English 10Chu

The Legend

By Garret Hongo

In Chicago, it is snowing softly

and a man has just done his wash for the week.

He steps into the twilight of early evening,

carrying a wrinkled shopping bag

full of neatly folded clothes,

and, for a moment, enjoys

the feel of warm laundry and crinkled paper,

flannellike against his gloveless hands.

There a Rembrandt[1] glow on his face,

a triangle of orange in the hollow of his cheek

as a last flash of sunset

blazes the storefronts and lit windows of the street.

He is Asian, Thai or Vietnamese,

and very skinny, dressed as one of the poor

in rumpled suit pants and a plaid mackinaw,[2]

dingy and too large.

He negotiates the slick of ice

On the sidewalk by his car,

opens the Fairlane’s back door,

leans to place the laundry in,

and turns, for an instant,

toward the flurry of footsteps

and cries of pedestrians

as a boy – that’s all he was –

backs from the corner package store[3]

shooting a pistol, firing it,

once, at the dumbfounded man

who falls forward,

grabbing at his chest.

A few sounds escape from his mouth,

a babbling no one understands,

as people surround him

bewildered at his speech.

The noises he makes are nothing to them.

The boy has gone, lost

In the light array of foot traffic

dappling the snow with fresh prints.

Tonight, I read about Descartes’

grand courage to doubt everything

except his own miraculous existence[4]

and I feel so distinct

from the wounded man lying on the concrete

I am ashamed.

Let the night sky cover him as he dies,

Let the weaver girl cross the bridge of heaven

and take up his cold hands.

“The Legend”

Literary Response and Analysis Questions

Directions:

Read the questions carefully.
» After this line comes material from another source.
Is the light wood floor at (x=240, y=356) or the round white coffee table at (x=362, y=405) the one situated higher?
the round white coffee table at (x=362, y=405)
Respond to each thoroughly, insightfully and correctly in complete sentences. Answers are worth two points each.

  1. Describe the poem’s setting, or time and place.
  1. In this poem an ordinary street scene is suddenly transformed by a tragic event. What happens?
  1. Why do you suppose the speaker in the poem says he feels ashamed? (Re-read lines 38-43)
  1. What images does Hongo use to help you feel as if you were an eyewitness to the setting, the characters, and the event (lines 1-37)?
  1. How would you describe the poem’s tone? In other words, what is the poet’s attitude toward the event he’s made into a poem? List some of the details and words the poet uses to create the tone.

ELA Content Standard 3.7 (Narrative Analysis of Grade-Level-Appropriate Text)

[1] Rembrandt: Dutch painter (1606-1669), famous for his dramatic use of color and of light and shadow.

[2] mackinaw: noun short, double-breasted coat made of heavy woolen cloth, usually plaid

[3] package store: retail store where alcohol is sold

[4] Descartes’ grand courage to doubt everything: Rene Descartes (1596-1650), a French philosopher and mathematician, attempted to explain the universe by reason alone. In his search for truth, he discarded all traditional ideas and doubted everything. The one thing he could not doubt was the fact that he was doubting, which led him to conclude, “I think; therefore I am” (in Latin, Cogito, ergo sum).